**Material for this task:**

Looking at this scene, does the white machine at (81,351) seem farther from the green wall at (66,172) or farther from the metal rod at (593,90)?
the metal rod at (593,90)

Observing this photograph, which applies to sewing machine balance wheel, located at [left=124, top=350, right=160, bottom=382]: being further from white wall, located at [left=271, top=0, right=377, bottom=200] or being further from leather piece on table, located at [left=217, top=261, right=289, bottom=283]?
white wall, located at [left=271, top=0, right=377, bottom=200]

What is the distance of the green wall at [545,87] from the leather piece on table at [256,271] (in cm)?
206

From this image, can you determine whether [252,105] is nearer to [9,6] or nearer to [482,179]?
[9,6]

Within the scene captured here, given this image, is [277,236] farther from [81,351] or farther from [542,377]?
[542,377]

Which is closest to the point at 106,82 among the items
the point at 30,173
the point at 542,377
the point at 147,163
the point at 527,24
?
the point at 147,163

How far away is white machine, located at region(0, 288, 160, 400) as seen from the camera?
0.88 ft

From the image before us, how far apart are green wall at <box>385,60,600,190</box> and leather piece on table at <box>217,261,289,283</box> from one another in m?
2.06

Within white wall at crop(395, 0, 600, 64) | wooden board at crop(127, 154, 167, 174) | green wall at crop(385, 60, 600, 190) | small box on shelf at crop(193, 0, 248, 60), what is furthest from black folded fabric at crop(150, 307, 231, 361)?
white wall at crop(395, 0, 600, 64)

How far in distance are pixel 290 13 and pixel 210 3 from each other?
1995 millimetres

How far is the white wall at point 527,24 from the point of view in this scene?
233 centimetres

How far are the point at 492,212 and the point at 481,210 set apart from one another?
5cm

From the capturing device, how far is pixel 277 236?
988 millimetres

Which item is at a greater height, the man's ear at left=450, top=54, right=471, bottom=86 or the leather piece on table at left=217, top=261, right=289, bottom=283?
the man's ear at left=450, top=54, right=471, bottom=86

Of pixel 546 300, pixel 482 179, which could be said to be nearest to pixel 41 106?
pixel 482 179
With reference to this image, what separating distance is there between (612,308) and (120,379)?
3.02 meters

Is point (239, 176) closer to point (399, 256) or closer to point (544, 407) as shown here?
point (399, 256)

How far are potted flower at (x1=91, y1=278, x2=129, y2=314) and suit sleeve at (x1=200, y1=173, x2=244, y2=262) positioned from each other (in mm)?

**Direction:**
Rewrite the rows between the line containing "What is the" and the line containing "1995 millimetres", inclusive, swapping every "leather piece" for "cloth piece" and leaving everything else unchanged. Return only those lines.

**The reply:**
What is the distance of the green wall at [545,87] from the cloth piece on table at [256,271] (in cm)?
206

From this image, can you determine whether [252,105] is nearer to [9,6] or nearer to [482,179]?
[9,6]

Within the scene captured here, given this image, is [277,236] farther from [81,351] or farther from [542,377]?
[542,377]

Which is closest to the point at 106,82 among the items
the point at 30,173
the point at 542,377
the point at 147,163
the point at 527,24
?
the point at 147,163

How far away is white machine, located at region(0, 288, 160, 400) as seen from the camera?
0.88 ft

From the image before us, how far apart are green wall at <box>385,60,600,190</box> and cloth piece on table at <box>217,261,289,283</box> from one another in m?
2.06

Within white wall at crop(395, 0, 600, 64) | wooden board at crop(127, 154, 167, 174) | green wall at crop(385, 60, 600, 190) | small box on shelf at crop(193, 0, 248, 60), what is furthest from black folded fabric at crop(150, 307, 231, 361)?
white wall at crop(395, 0, 600, 64)

How far in distance are pixel 290 13 and pixel 210 3 from each other?
1995 millimetres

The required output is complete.